S’il est vrai que les valeurs confucéennes, partagées par les pays les plus performants, se conjuguent pour satisfaire les besoins individuels et de développement économique du pays, cela ne veut pas dire que ces pays ne vivent pas des tensions plus ou moins fortes. Particulièrement dans les campagnes, le traditionalisme reste très fort ; dans les villes, les mirages économiques et les ouvertures technologiques pourraient petit à petit dévoyer les valeurs traditionnelles.

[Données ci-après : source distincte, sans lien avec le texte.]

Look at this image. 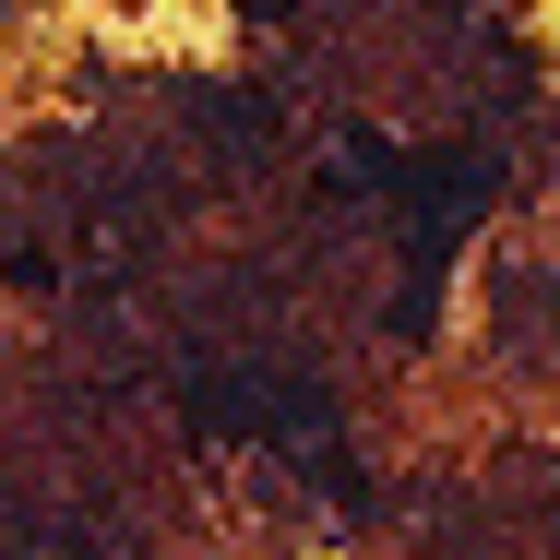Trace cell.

Ceci méritera une attention dans les années à venir.

Cette tension entre traditionalisme et modernisme s’associe à une autre tension entre décentralisation et centralisation : plus traditionnelles, les zones rurales se sentent souvent mal à l’aise avec les prescriptions venues des autorités centrales et revendiquent une plus grande autonomie ; l’État au contraire tend à vouloir garder le contrôle sur les différentes régions, tout particulièrement là où le multilinguisme est susceptible de créer des scissions, et à promouvoir une politique orientée vers le développement économique dont les grandes villes (le plus souvent côtières) sont le moteur, comme le révèlent les taux élevés d’immigration rurale. Il se développe donc dans les grandes villes un prolétariat marginalisé qui risque de se soulever (autre phénomène qui méritera d’être observé et analysé) et, en même temps, les zones rurales s’appauvrissent en ressources humaines et ne survivent souvent que grâce au soutien financier des enfants partis à la ville. Comment les autorités politiques et éducatives feront face à cette double tension qui s’accentuera sans doute au fil des ans ?

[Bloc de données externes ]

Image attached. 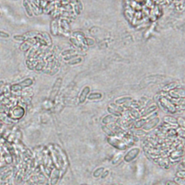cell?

Peut-on, doit-on tirer des enseignements en France de l’étude de ces systèmes ? Pour des partisans d’une soi-disant « école à l’ancienne », les pays asiatiques nous montreraient la voix à suivre : retour à la tradition, autoritarisme, compétition et sélectivité. Qu’en pensez-vous ?

Il me semble que la réponse à cette question est à rechercher dans la façon dont ces pays asiatiques ont construit leur succès, tant sur le plan éducatif qu’économique. Ils ont tous été colonisés, parfois plusieurs fois, et connaissent très bien les systèmes occidentaux. Ils s’en sont d’ailleurs inspirés, mais sans jamais les copier quand ils ont pu s’en libérer (contrairement à certains pays africains, par exemple). Ils n’ont jamais, jusqu’à présent, oublié les valeurs qui fondent leur culture.

Pour des pays occidentaux comme la France, l’enjeu actuel n’est donc pas de copier les pays asiatiques performants, mais de conjuguer les valeurs de leur culture traditionnelle et les besoins liés au développement économique dans un contexte de mondialisation. Les pays scandinaves l’ont bien compris : ils n’ont pas renoncé à leur culture et à leur éthique protestante ; au contraire, ils s’appuient sur celle-ci pour leur développement économique. Le dossier montre très bien que leurs performances élevées en lecture s’enracinent sur le besoin précoce de lire librement la bible.

Contrairement aux pays asiatiques performants où la figure du maître est dominante, ces pays voient dans l’autonomie individuelle une dimension importante, au point d’avoir supprimé, comme en Finlande, l’inspection en faveur d’une autogestion collective ; au point aussi, d’avoir remplacé l’évaluation certificative par une évaluation formative et des plans d’apprentissage individualisés pendant toute la durée de l’enseignement obligatoire ; au point encore, d’avoir fixé comme objectif éducatif premier le développement d’une « saine confiance en soi chez tous les élèves ». On est bien loin de l’autoritarisme, de la compétition et de la sélection que l’on observe dans les pays asiatiques confucéens avec certains de ses effets pervers (comme un taux élevé de suicide chez les jeunes).

Si notre raisonnement est bon, la voix à suivre pour le système éducatif français serait de retrouver et de reconnaître les valeurs qui fondent sa culture et qui caractérisent profondément la personnalité des Français. Vu de l’extérieur, il nous semble qu’il y ait actuellement trop d’autoflagellation et pas assez de « saine fierté » de ses valeurs et de la fabuleuse richesse de la France. Sa culture profonde n’est ni celle des pays scandinaves, ni celle des pays germaniques, ni celle des pays anglo-saxons… tous cependant confrontés au même défi du développement économique dans un contexte de globalisation. Retrouver sa culture et s’en servir comme une force, tel est sans doute l’enjeu majeur.